* _What this task involves_:
Pull each line with the string "site" from the entries.

-- Records for processing follows --

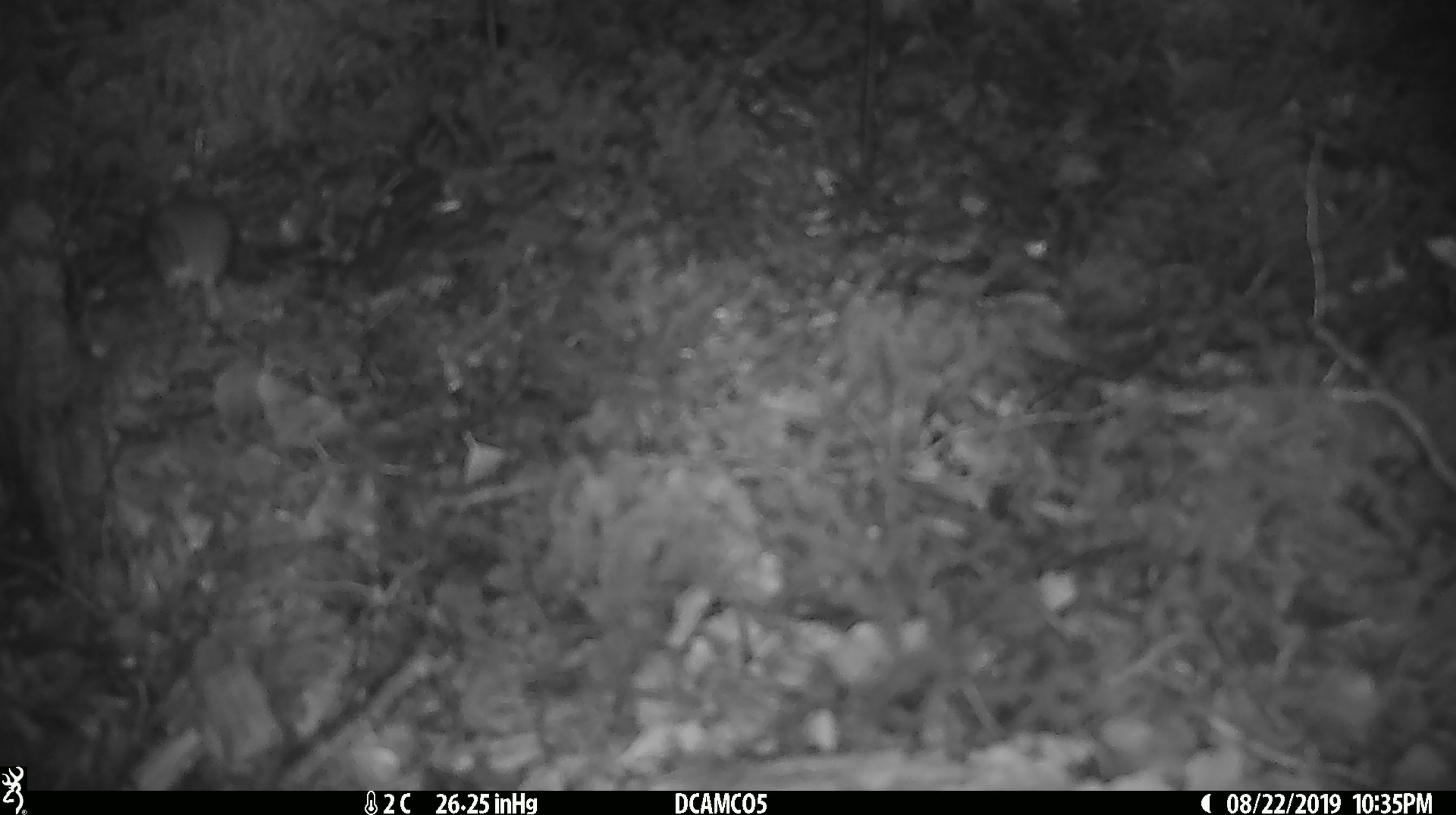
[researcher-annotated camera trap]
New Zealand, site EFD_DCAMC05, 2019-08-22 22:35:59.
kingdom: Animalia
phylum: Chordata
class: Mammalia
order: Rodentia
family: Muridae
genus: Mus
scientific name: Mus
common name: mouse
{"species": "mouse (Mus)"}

-- Records for processing concluded --
-- Records for processing follows --

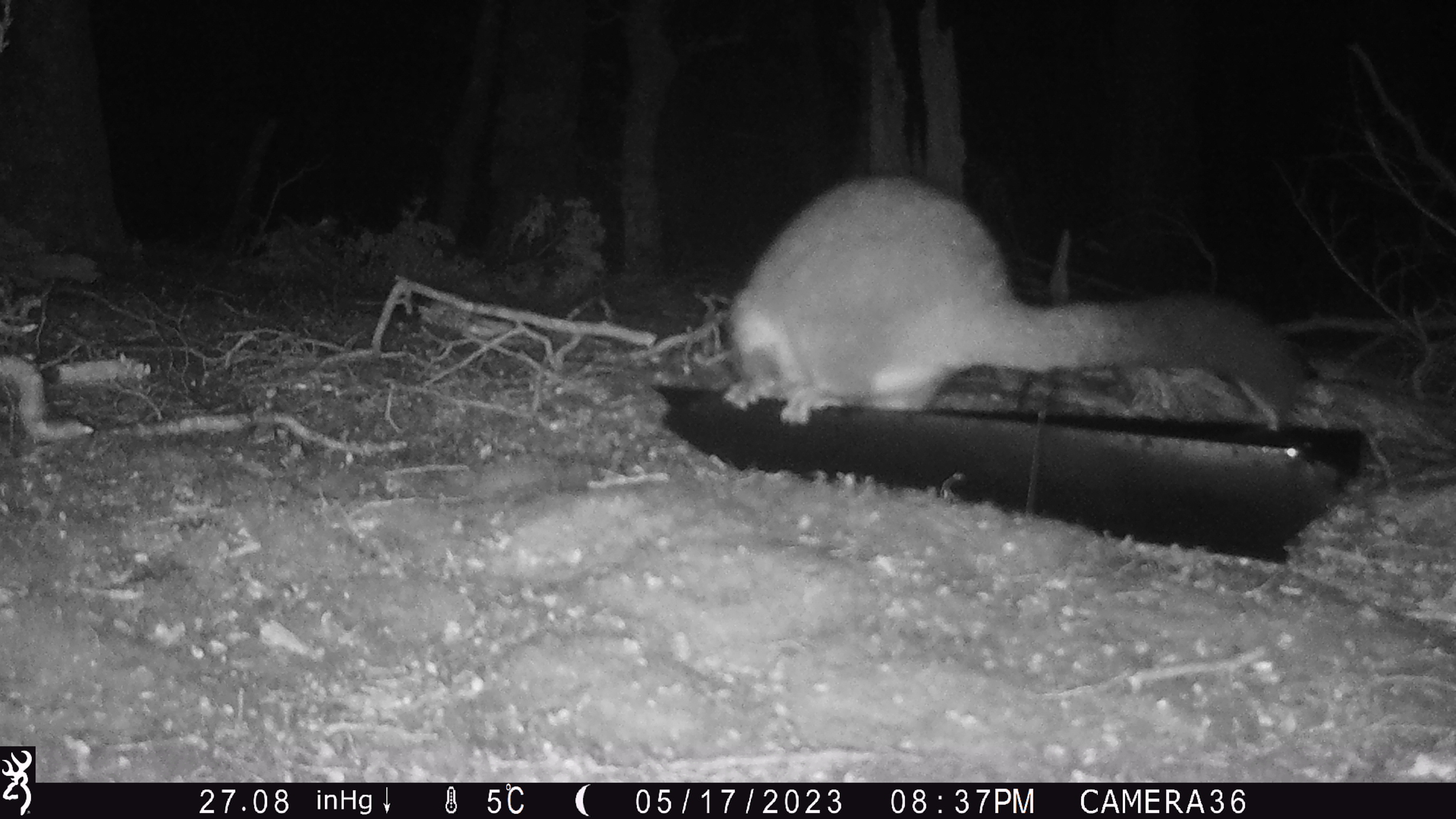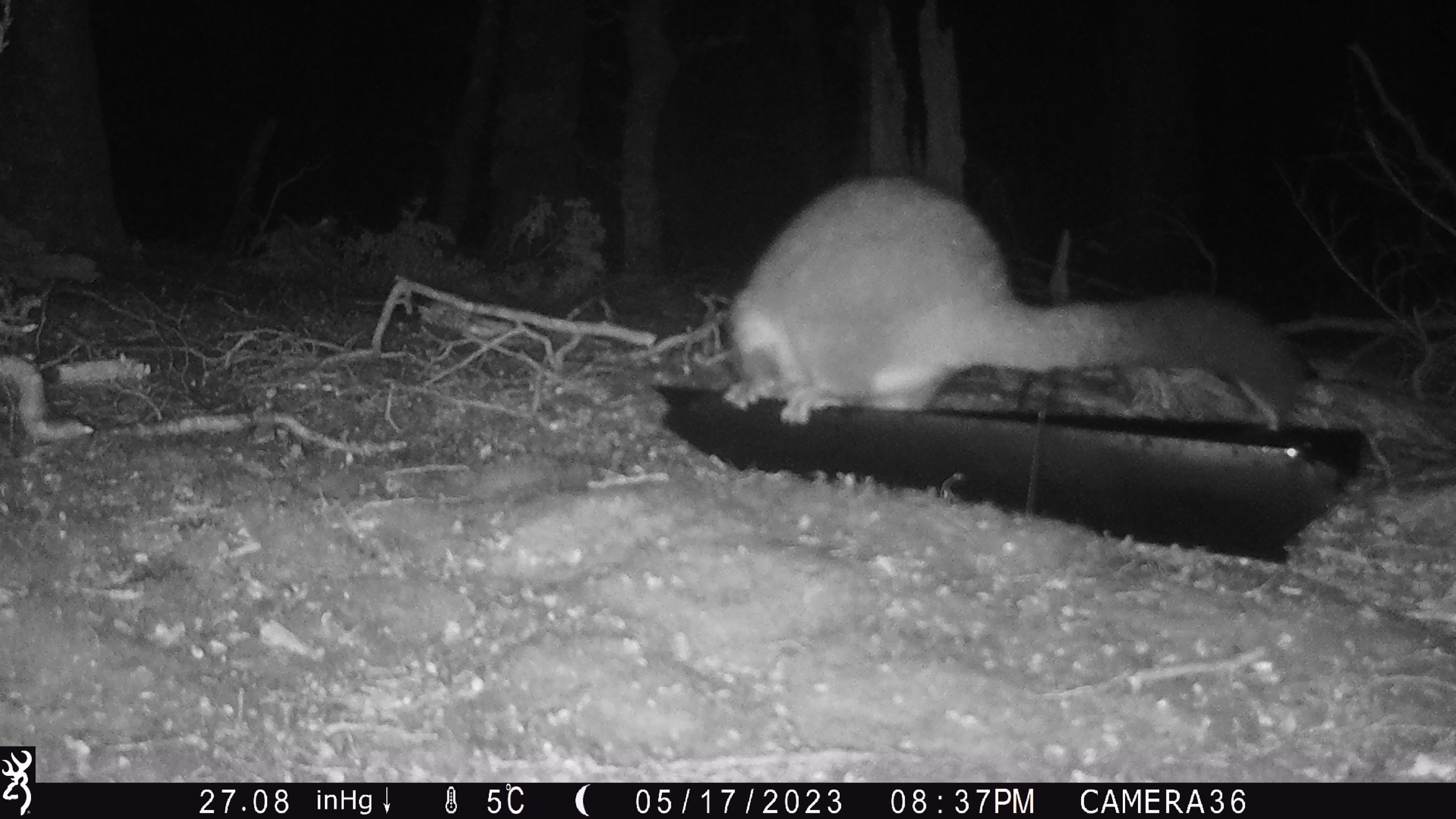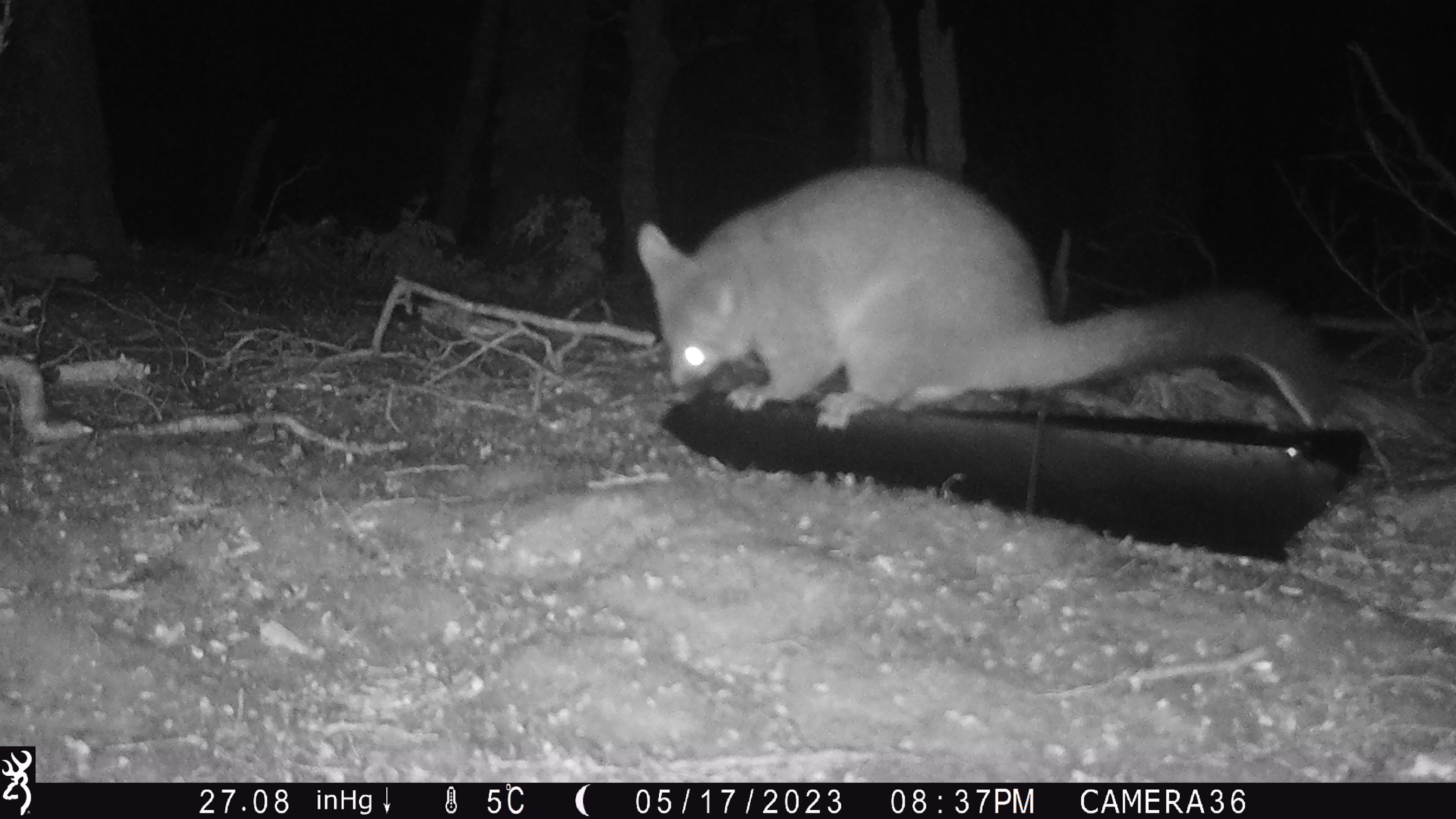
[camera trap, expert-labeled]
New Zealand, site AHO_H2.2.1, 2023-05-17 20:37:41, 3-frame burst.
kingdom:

-- Records for processing concluded --

* _Task answer_:
New Zealand, site EFD_DCAMC05, 2019-08-22 22:35:59.
New Zealand, site AHO_H2.2.1, 2023-05-17 20:37:41, 3-frame burst.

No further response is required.